Os valores, no entanto, são tetos máximos estipulados para futuras contratações — não representam, portanto, gasto efetivo já realizado. A prática é comum em licitações públicas, mas levanta questionamentos sobre a real necessidade e o planejamento de compras na saúde estadual, especialmente em um ano pré-eleitoral.
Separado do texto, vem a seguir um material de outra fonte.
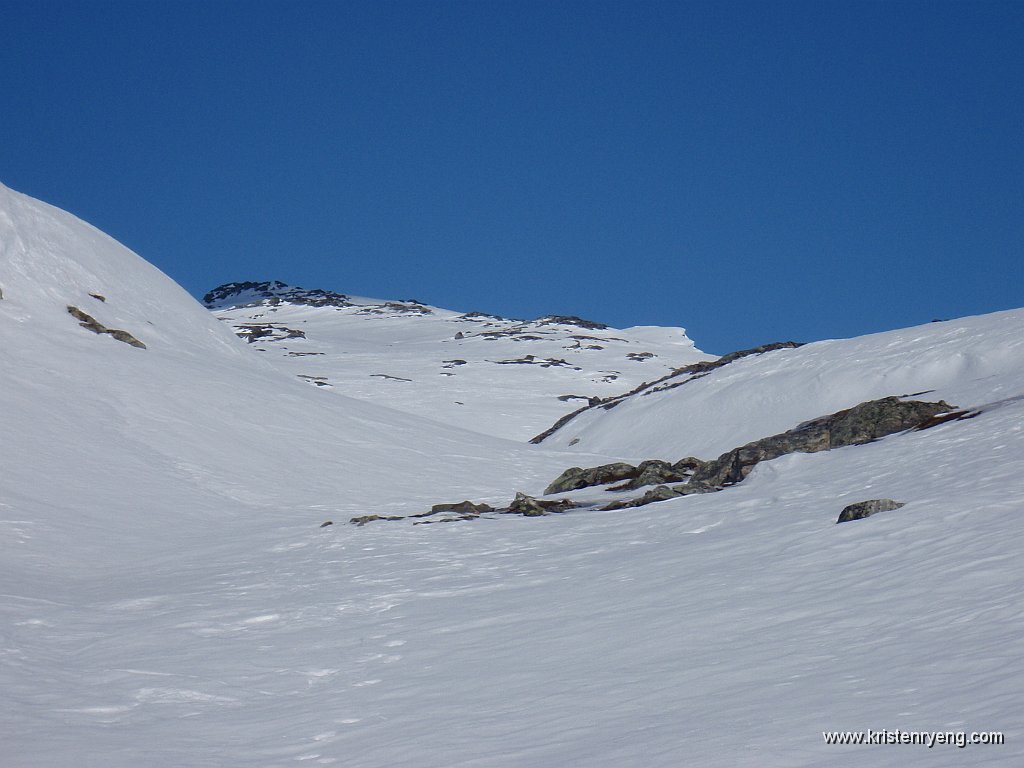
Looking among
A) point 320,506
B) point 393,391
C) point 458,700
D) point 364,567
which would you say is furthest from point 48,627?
point 393,391

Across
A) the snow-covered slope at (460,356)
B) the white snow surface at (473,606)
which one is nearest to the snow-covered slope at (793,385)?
the white snow surface at (473,606)

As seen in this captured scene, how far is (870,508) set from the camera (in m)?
11.7

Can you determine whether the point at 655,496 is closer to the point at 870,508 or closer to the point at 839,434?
the point at 839,434

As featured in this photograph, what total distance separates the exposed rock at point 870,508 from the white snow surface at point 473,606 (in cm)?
27

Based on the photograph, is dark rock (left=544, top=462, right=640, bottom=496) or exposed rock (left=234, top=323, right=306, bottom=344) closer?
dark rock (left=544, top=462, right=640, bottom=496)

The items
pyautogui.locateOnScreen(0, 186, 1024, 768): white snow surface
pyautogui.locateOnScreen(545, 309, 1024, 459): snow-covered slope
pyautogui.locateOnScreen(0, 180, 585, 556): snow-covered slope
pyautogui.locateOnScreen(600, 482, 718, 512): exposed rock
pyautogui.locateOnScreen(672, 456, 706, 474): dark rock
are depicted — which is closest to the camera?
pyautogui.locateOnScreen(0, 186, 1024, 768): white snow surface

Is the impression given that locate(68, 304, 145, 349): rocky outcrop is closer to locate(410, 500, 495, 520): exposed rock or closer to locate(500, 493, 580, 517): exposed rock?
locate(410, 500, 495, 520): exposed rock

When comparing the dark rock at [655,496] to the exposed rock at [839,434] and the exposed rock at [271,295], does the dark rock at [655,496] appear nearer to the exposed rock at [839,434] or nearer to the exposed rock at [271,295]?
the exposed rock at [839,434]

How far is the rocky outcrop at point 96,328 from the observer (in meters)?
32.7

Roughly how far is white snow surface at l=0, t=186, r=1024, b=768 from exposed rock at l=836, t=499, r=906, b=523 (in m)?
0.27

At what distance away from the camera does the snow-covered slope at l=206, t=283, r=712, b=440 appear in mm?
57281

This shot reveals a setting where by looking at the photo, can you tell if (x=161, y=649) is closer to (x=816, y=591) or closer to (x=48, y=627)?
(x=48, y=627)

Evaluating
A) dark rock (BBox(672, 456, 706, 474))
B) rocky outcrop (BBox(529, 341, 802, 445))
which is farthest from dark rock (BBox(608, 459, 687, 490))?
rocky outcrop (BBox(529, 341, 802, 445))

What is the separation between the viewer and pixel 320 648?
9.98 m
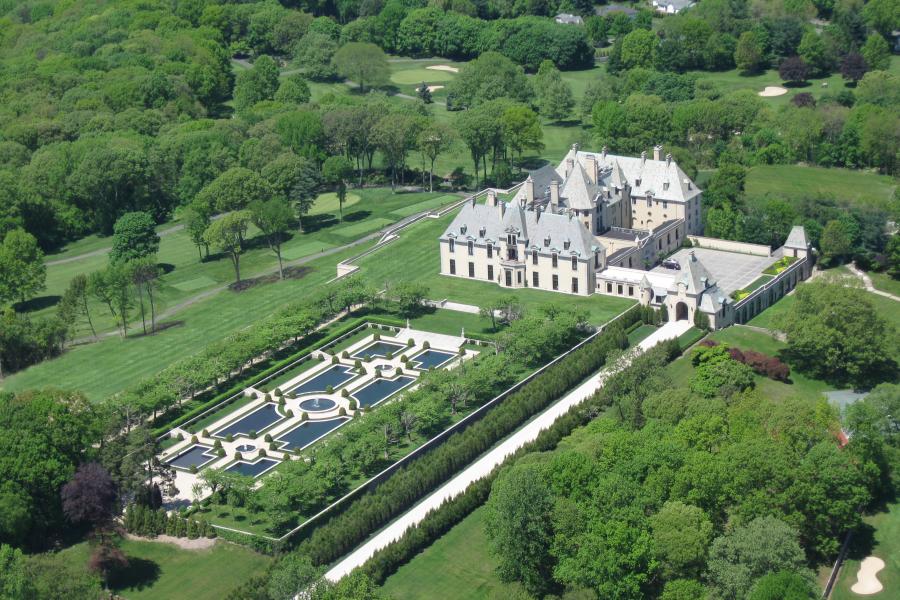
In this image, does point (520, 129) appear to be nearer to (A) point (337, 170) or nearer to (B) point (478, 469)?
(A) point (337, 170)

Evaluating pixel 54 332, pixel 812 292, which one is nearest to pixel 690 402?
pixel 812 292

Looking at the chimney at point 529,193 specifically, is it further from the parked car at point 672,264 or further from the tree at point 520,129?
the tree at point 520,129

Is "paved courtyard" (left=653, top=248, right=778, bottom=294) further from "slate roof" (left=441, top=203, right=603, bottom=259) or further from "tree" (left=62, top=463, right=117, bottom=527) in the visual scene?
"tree" (left=62, top=463, right=117, bottom=527)

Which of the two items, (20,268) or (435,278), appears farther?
(435,278)

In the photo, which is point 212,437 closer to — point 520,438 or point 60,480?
point 60,480

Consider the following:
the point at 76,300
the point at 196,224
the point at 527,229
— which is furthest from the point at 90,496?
the point at 196,224

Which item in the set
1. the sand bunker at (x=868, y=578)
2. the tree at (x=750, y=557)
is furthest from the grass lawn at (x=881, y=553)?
the tree at (x=750, y=557)
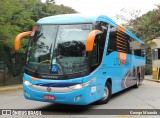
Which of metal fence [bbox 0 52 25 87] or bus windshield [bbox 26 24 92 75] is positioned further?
metal fence [bbox 0 52 25 87]

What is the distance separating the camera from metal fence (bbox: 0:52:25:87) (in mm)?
20641

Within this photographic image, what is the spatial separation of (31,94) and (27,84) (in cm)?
37

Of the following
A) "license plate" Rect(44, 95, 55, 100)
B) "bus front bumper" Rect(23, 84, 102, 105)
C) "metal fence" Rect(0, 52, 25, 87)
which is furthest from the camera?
"metal fence" Rect(0, 52, 25, 87)

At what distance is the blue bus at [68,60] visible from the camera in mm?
9445

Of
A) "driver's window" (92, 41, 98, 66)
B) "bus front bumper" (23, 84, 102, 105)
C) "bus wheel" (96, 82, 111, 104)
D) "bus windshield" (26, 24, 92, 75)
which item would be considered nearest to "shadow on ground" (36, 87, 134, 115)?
"bus wheel" (96, 82, 111, 104)

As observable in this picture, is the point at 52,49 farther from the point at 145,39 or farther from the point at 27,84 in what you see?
the point at 145,39

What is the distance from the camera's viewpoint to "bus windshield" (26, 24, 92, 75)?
960 cm

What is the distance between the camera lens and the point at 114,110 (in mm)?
10375

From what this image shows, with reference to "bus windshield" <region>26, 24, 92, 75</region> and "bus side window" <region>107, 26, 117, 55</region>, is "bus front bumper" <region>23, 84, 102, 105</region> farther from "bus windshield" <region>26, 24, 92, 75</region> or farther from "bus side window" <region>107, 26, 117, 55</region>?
"bus side window" <region>107, 26, 117, 55</region>

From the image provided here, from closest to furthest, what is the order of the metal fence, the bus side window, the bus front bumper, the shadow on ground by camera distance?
1. the bus front bumper
2. the shadow on ground
3. the bus side window
4. the metal fence

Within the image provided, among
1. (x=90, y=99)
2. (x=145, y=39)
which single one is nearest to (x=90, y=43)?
(x=90, y=99)

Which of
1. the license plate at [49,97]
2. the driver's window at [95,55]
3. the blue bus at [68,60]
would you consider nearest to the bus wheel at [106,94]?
the blue bus at [68,60]

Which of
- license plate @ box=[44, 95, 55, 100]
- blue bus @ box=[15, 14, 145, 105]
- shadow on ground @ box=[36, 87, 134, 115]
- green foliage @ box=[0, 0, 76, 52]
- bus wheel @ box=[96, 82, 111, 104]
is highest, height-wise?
green foliage @ box=[0, 0, 76, 52]

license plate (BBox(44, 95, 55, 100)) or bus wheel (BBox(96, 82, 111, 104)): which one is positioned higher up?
license plate (BBox(44, 95, 55, 100))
A publicação das atas ocorre em meio a um cenário de pressão por transparência e eficiência no uso do dinheiro público. Enquanto isso, o pré-candidato ao governo João Henrique Caldas (JHC) acompanha de perto o noticiário político, mas não comentou diretamente o assunto até o momento.
Especialistas ouvidos pela reportagem destacam que a diferença entre o valor registrado e o efetivamente pago pode ser grande, dependendo da demanda real dos hospitais. A expectativa é que o Tribunal de Contas do Estado acompanhe a execução dessas atas para evitar desperdícios ou superfaturamento.
O próximo passo esperado é a publicação das ordens de compra e a divulgação de relatórios de execução, que devem esclarecer quanto será realmente desembolsado. No campo político, o tema pode virar munição para o debate sobre gestão da saúde pública na corrida de 2026.